## Start
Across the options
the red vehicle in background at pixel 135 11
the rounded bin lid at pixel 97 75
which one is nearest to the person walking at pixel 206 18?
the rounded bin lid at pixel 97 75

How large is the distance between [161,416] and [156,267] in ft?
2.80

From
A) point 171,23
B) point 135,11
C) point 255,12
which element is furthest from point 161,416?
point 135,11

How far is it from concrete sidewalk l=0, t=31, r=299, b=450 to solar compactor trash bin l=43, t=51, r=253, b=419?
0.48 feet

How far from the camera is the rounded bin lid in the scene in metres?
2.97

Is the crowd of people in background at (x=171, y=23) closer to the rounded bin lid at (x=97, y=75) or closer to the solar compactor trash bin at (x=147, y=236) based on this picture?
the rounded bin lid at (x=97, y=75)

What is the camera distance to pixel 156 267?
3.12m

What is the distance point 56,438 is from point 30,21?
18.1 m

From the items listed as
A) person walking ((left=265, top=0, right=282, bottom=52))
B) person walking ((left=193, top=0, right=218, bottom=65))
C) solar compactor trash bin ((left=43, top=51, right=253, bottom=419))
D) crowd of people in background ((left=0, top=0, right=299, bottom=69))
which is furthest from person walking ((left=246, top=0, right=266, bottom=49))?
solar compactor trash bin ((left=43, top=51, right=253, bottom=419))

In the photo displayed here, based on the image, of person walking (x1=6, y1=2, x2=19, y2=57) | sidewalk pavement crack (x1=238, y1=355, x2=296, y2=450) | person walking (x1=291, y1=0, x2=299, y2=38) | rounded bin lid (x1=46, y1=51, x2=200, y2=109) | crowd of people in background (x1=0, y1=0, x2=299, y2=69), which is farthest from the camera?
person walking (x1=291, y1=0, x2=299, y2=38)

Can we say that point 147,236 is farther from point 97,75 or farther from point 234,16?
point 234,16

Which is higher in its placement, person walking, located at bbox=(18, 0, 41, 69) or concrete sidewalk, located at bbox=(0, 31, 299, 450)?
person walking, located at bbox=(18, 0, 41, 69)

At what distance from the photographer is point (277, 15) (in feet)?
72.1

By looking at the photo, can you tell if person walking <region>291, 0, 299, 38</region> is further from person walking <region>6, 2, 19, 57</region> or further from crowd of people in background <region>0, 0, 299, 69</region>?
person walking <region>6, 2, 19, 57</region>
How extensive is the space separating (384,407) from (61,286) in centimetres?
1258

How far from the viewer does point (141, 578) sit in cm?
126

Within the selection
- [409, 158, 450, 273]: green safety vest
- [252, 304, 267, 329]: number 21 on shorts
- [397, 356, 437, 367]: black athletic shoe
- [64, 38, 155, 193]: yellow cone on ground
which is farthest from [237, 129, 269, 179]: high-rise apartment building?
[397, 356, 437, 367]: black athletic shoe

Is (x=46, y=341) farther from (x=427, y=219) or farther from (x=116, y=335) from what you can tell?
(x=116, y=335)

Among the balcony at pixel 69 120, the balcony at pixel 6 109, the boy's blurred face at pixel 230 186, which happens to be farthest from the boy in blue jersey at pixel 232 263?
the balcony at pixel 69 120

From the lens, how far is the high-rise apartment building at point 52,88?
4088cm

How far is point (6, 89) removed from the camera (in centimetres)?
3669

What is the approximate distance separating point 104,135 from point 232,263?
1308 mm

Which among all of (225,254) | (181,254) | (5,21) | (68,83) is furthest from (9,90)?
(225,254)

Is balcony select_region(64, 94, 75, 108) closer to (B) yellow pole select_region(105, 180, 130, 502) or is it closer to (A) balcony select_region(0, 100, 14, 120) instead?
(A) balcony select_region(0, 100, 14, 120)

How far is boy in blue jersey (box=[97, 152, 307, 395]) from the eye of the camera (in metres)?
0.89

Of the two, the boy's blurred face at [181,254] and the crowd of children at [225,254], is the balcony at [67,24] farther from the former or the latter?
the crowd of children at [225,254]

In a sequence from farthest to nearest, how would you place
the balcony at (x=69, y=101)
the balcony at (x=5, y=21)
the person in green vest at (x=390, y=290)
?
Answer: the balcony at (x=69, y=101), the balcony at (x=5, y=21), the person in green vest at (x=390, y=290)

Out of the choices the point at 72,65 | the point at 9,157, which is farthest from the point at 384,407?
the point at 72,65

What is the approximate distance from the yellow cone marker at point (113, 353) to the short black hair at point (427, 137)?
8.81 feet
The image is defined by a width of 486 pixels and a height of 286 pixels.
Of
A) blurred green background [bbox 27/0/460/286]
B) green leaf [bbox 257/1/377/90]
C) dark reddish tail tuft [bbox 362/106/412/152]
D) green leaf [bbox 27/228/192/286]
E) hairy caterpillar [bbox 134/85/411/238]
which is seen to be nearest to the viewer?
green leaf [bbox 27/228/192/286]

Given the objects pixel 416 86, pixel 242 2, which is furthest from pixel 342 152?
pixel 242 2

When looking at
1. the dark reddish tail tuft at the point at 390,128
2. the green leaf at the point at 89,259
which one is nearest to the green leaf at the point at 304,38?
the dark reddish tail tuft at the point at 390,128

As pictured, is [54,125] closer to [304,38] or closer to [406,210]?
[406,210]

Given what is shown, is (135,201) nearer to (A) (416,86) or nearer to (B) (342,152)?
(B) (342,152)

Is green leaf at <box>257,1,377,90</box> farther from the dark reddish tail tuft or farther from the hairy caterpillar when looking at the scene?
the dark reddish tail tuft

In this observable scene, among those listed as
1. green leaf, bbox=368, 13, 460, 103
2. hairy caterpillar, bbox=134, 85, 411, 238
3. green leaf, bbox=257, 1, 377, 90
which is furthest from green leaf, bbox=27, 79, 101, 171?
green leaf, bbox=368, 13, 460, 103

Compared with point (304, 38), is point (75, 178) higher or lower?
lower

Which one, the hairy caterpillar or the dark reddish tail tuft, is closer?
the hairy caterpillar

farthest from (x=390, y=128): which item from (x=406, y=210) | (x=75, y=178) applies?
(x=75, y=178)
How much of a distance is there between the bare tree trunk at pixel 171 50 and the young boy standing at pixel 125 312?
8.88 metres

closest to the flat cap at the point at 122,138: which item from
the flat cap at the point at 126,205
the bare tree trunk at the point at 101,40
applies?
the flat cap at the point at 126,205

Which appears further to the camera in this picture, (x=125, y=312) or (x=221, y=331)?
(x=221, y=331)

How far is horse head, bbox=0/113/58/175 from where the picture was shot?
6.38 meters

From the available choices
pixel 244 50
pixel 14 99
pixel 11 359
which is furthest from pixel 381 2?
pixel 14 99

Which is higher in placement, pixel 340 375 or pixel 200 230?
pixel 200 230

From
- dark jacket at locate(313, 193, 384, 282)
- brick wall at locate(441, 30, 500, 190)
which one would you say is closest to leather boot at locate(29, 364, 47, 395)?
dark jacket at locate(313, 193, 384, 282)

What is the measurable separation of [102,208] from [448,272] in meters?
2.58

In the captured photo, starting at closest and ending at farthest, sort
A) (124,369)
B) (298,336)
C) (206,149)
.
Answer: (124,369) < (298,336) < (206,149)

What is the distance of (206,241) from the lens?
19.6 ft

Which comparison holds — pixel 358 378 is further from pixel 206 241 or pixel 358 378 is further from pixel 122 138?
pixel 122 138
## End
» Exercise:
Everything from the line containing "closest to the" through the final line of the listing, inclusive, must be reproduced exactly; leave out the rest.

» The response:
closest to the flat cap at the point at 122,138: which item from
the flat cap at the point at 126,205
the bare tree trunk at the point at 101,40
applies?
the flat cap at the point at 126,205

Which appears further to the camera in this picture, (x=125, y=312) or (x=221, y=331)?
(x=221, y=331)

How far is horse head, bbox=0/113/58/175 from where the picture was shot?
6.38 meters

From the available choices
pixel 244 50
pixel 14 99
pixel 11 359
which is furthest from pixel 381 2?
pixel 14 99

Which is higher in placement, pixel 340 375 or pixel 200 230?
pixel 200 230

From
- dark jacket at locate(313, 193, 384, 282)
- brick wall at locate(441, 30, 500, 190)
which one would you say is closest to leather boot at locate(29, 364, 47, 395)?
dark jacket at locate(313, 193, 384, 282)

What is the measurable separation of [102,208] from [448,272] in meters?
2.58

In the captured photo, starting at closest and ending at farthest, sort
A) (124,369)
B) (298,336)
C) (206,149)
.
Answer: (124,369) < (298,336) < (206,149)

What is the distance of (206,241) from the lens?
19.6 ft

Which comparison holds — pixel 358 378 is further from pixel 206 241 or pixel 358 378 is further from pixel 122 138?
pixel 122 138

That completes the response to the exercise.